• [YOUR GOAL]: Can you locate each line below that contains the word "floor", with case counting, and copy every such line?

Spatial reasoning records
— START —

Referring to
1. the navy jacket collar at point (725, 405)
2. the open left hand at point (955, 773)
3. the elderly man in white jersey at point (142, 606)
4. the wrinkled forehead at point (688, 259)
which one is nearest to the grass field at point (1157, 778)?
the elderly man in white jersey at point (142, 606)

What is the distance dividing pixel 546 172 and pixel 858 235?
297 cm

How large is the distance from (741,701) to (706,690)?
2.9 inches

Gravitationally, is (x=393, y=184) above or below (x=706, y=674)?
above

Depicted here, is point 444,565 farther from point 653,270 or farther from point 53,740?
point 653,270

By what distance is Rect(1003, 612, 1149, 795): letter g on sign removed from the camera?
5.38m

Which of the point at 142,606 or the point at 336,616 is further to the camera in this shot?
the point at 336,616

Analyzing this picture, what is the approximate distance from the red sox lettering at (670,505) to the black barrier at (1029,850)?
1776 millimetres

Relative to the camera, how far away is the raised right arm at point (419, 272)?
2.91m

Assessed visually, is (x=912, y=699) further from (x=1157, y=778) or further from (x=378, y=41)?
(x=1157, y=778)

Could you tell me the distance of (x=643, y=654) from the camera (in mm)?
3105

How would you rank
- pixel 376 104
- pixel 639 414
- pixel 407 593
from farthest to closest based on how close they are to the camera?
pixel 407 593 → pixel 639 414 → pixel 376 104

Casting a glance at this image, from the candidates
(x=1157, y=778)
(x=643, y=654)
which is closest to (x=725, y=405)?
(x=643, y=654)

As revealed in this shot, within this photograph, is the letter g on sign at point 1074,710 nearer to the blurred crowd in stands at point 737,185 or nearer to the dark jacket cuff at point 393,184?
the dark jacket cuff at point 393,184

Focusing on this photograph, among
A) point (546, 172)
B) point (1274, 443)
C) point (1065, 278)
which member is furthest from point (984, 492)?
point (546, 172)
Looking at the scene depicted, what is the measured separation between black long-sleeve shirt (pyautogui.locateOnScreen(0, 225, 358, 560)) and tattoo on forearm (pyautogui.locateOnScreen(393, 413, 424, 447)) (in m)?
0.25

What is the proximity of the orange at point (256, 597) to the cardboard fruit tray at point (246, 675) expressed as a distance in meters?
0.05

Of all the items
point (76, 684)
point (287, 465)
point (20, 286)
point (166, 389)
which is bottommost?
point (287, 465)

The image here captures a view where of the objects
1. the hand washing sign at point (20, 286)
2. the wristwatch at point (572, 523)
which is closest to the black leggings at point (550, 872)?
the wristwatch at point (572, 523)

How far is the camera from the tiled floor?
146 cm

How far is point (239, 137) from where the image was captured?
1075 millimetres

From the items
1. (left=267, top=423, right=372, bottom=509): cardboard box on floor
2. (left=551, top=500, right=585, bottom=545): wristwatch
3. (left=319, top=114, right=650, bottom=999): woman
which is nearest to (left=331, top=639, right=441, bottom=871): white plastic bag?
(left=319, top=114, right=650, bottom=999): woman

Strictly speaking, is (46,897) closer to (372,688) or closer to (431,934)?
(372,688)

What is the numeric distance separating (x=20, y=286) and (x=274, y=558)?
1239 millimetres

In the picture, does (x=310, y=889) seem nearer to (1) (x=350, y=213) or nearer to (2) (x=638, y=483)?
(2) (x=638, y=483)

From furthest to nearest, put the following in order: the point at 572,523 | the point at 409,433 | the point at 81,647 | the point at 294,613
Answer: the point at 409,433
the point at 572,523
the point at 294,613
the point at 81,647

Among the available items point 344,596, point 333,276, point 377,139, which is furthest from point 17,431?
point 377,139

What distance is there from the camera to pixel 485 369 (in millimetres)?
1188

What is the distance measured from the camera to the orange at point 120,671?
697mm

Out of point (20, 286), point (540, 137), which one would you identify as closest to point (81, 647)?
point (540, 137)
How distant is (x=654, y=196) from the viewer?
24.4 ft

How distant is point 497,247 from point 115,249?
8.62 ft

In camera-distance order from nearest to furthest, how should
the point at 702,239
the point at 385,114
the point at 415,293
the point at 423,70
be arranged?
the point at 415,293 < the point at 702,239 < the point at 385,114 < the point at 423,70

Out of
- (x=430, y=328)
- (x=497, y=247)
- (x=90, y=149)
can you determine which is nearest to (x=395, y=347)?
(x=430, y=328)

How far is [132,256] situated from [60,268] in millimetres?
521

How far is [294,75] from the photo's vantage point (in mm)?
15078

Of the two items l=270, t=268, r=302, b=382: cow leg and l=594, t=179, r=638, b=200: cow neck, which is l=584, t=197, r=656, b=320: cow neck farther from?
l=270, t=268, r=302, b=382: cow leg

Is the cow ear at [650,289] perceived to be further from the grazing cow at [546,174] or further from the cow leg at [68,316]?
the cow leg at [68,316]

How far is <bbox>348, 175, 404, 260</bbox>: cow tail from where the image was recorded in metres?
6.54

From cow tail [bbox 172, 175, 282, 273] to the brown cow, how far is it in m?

— END —

• [ANSWER TO THIS TASK]:
How far is the camera from the tiled floor?
1. (left=267, top=423, right=372, bottom=509): cardboard box on floor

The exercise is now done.